Re: [PATCH] ARM: convert all mov.* pc, reg to bx reg for ARMv6+ (part1)

2014-07-04 Thread Tomasz Figa
Hi Russell,

On 01.07.2014 18:19, Russell King wrote:
 ARMv6 and greater introduced a new instruction (bx) which can be used
 to return from function calls.  Recent CPUs perform better when the
 bx lr instruction is used rather than the mov pc, lr instruction,
 and this sequence is strongly recommended to be used by the ARM
 architecture manual (section A.4.1.1).
 
 We provide a new macro ret with all its variants for the condition
 code which will resolve to the appropriate instruction.
 
 Rather than doing this piecemeal, and miss some instances, change all
 the mov pc instances to use the new macro, with the exception of
 the movs instruction and the kprobes code.  This allows us to detect
 the mov pc, lr case and fix it up - and also gives us the possibility
 of deploying this for other registers depending on the CPU selection.
 
 Signed-off-by: Russell King rmk+ker...@arm.linux.org.uk

Build- and boot-tested on mach-s3c64xx.

Tested-by: Tomasz Figa tomasz.f...@gmail.com

Best regards,
Tomasz
--
To unsubscribe from this list: send the line unsubscribe linux-omap in
the body of a message to majord...@vger.kernel.org
More majordomo info at  http://vger.kernel.org/majordomo-info.html


Re: [PATCH] ARM: convert all mov.* pc, reg to bx reg for ARMv6+ (part1)

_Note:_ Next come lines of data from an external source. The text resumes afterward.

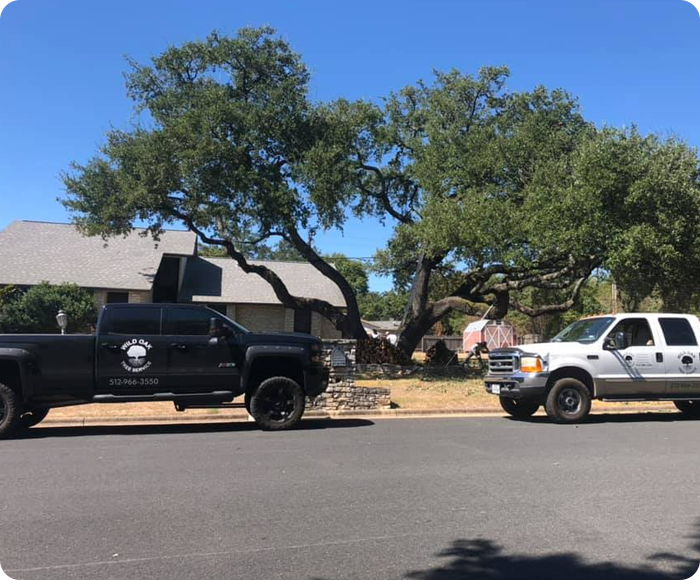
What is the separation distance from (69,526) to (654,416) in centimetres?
1193

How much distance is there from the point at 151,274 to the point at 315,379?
20.3 metres

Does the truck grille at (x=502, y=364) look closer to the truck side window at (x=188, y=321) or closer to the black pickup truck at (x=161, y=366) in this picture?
the black pickup truck at (x=161, y=366)

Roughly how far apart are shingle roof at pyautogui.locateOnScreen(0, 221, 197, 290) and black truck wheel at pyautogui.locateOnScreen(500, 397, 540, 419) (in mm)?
19631

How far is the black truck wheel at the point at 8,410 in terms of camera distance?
964 centimetres

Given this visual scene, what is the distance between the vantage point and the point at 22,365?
9.67 meters

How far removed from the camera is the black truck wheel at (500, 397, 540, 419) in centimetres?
1284

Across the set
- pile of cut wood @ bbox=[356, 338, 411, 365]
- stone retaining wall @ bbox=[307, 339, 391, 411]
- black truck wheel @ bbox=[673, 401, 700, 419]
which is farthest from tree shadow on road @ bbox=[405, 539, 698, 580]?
pile of cut wood @ bbox=[356, 338, 411, 365]

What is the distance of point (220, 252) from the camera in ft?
204

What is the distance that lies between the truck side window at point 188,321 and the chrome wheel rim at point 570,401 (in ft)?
22.2

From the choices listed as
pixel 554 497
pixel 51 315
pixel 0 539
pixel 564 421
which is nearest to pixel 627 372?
pixel 564 421

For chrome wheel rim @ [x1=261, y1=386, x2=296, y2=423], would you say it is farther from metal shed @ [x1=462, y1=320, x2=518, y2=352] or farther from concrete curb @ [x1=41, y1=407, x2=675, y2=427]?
metal shed @ [x1=462, y1=320, x2=518, y2=352]

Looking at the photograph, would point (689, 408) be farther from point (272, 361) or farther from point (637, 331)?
point (272, 361)

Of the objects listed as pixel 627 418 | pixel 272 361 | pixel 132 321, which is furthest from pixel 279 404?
pixel 627 418

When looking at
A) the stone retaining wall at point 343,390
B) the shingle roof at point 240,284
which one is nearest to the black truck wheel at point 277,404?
the stone retaining wall at point 343,390
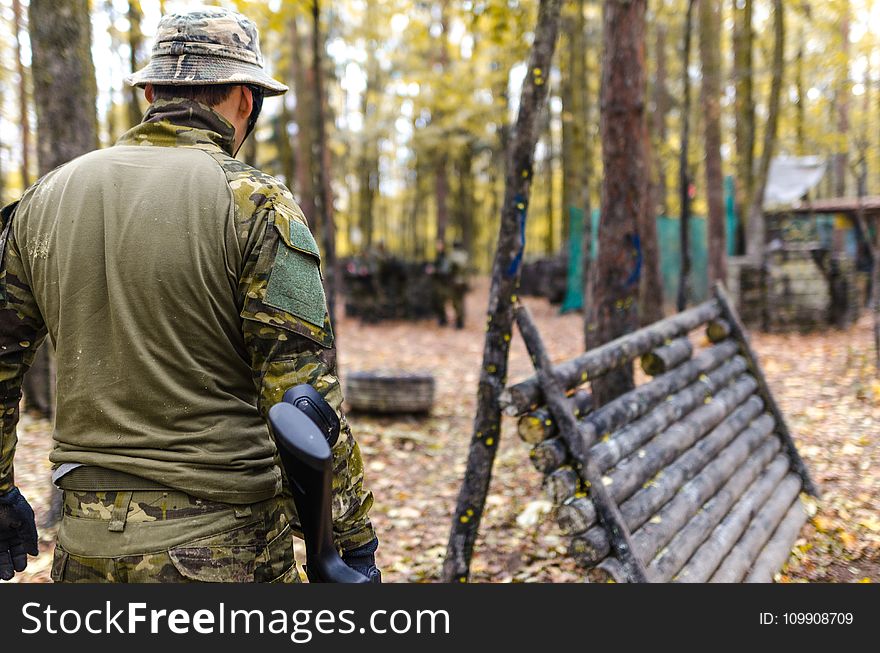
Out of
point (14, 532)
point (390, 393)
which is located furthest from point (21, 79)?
point (14, 532)

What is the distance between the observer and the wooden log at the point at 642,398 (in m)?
3.49

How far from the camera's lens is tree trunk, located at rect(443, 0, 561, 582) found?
3.88 m

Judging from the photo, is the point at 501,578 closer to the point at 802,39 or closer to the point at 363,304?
the point at 363,304

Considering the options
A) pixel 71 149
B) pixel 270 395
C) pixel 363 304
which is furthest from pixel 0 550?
pixel 363 304

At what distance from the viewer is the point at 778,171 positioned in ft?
63.8

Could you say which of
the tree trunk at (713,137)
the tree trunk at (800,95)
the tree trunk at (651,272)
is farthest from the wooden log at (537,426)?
the tree trunk at (800,95)

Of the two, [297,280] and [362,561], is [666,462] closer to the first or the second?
[362,561]

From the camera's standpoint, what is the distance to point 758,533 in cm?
427

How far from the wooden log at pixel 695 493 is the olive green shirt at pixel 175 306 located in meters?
2.08

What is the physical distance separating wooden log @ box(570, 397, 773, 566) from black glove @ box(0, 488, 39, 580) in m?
2.16

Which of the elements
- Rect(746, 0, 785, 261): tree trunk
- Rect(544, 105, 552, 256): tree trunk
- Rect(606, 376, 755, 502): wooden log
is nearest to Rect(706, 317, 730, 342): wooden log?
Rect(606, 376, 755, 502): wooden log

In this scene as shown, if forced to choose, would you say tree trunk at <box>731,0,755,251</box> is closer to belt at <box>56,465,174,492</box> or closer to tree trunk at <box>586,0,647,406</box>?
tree trunk at <box>586,0,647,406</box>

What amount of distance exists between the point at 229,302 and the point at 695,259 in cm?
1569

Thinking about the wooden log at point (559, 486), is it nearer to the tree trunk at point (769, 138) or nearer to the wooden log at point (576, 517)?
the wooden log at point (576, 517)
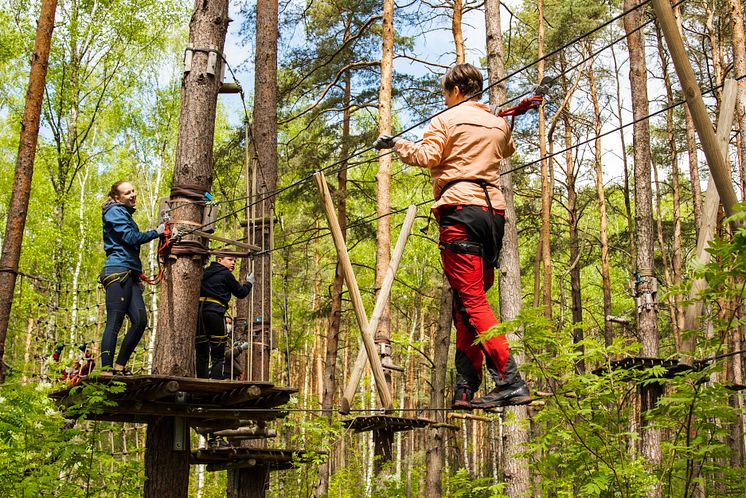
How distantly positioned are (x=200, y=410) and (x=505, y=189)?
4.82m

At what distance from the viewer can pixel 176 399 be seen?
5.18m

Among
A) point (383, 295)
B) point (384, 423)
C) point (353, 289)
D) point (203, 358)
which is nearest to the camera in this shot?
point (353, 289)

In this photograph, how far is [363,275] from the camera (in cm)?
2777

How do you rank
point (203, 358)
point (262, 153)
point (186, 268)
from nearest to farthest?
1. point (186, 268)
2. point (203, 358)
3. point (262, 153)

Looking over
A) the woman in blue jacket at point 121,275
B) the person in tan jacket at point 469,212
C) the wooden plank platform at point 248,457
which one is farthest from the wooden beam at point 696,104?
the wooden plank platform at point 248,457

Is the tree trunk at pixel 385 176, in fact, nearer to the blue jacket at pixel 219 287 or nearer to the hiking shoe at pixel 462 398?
the blue jacket at pixel 219 287

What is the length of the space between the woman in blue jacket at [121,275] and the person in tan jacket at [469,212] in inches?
90.2

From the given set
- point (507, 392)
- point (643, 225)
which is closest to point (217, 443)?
point (507, 392)

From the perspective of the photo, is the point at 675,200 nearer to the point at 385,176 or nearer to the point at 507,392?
the point at 385,176

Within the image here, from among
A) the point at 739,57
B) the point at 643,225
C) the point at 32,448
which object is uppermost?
the point at 739,57

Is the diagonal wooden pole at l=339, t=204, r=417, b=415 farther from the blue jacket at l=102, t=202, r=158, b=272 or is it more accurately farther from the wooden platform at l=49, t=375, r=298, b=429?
the blue jacket at l=102, t=202, r=158, b=272

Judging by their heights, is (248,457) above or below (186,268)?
below

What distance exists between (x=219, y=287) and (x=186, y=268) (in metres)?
0.76

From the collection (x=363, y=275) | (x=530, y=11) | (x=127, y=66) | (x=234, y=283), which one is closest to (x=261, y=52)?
(x=234, y=283)
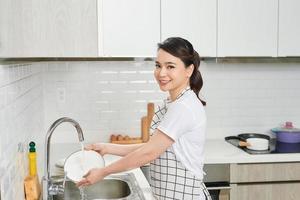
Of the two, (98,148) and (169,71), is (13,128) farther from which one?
(169,71)

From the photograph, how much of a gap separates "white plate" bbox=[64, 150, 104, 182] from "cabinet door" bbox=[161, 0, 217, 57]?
113 cm

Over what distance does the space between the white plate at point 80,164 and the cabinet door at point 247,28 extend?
131cm

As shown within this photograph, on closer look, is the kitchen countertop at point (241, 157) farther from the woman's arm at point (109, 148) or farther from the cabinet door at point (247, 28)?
the woman's arm at point (109, 148)

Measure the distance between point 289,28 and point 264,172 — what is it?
3.18 ft

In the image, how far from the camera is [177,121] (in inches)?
68.4

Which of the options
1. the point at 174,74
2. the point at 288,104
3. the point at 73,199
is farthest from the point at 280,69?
the point at 73,199

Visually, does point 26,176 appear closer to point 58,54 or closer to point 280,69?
point 58,54

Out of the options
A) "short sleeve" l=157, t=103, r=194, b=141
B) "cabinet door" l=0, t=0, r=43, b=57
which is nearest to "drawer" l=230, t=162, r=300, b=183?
"short sleeve" l=157, t=103, r=194, b=141

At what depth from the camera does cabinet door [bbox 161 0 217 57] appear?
2666mm

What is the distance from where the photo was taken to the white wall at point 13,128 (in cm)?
134

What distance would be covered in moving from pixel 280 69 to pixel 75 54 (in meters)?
2.01

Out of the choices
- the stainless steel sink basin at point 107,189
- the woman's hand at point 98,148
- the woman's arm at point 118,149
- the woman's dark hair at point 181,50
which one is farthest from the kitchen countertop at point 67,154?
the woman's dark hair at point 181,50

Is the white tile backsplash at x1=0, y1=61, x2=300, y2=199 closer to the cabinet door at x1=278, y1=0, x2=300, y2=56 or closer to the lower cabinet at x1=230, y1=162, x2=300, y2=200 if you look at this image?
the cabinet door at x1=278, y1=0, x2=300, y2=56

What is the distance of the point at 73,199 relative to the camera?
81.9 inches
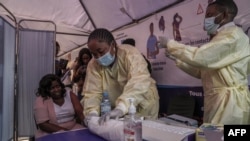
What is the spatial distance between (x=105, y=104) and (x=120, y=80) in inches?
9.1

2014-07-01 Thread Måns Rullgård
Russell King rmk+ker...@arm.linux.org.uk writes:

 ARMv6 and greater introduced a new instruction (bx) which can be used
 to return from function calls.  Recent CPUs perform better when the
 bx lr instruction is used rather than the mov pc, lr instruction,
 and this sequence is strongly recommended to be used by the ARM
 architecture manual (section A.4.1.1).

 We provide a new macro ret with all its variants for the condition
 code which will resolve to the appropriate instruction.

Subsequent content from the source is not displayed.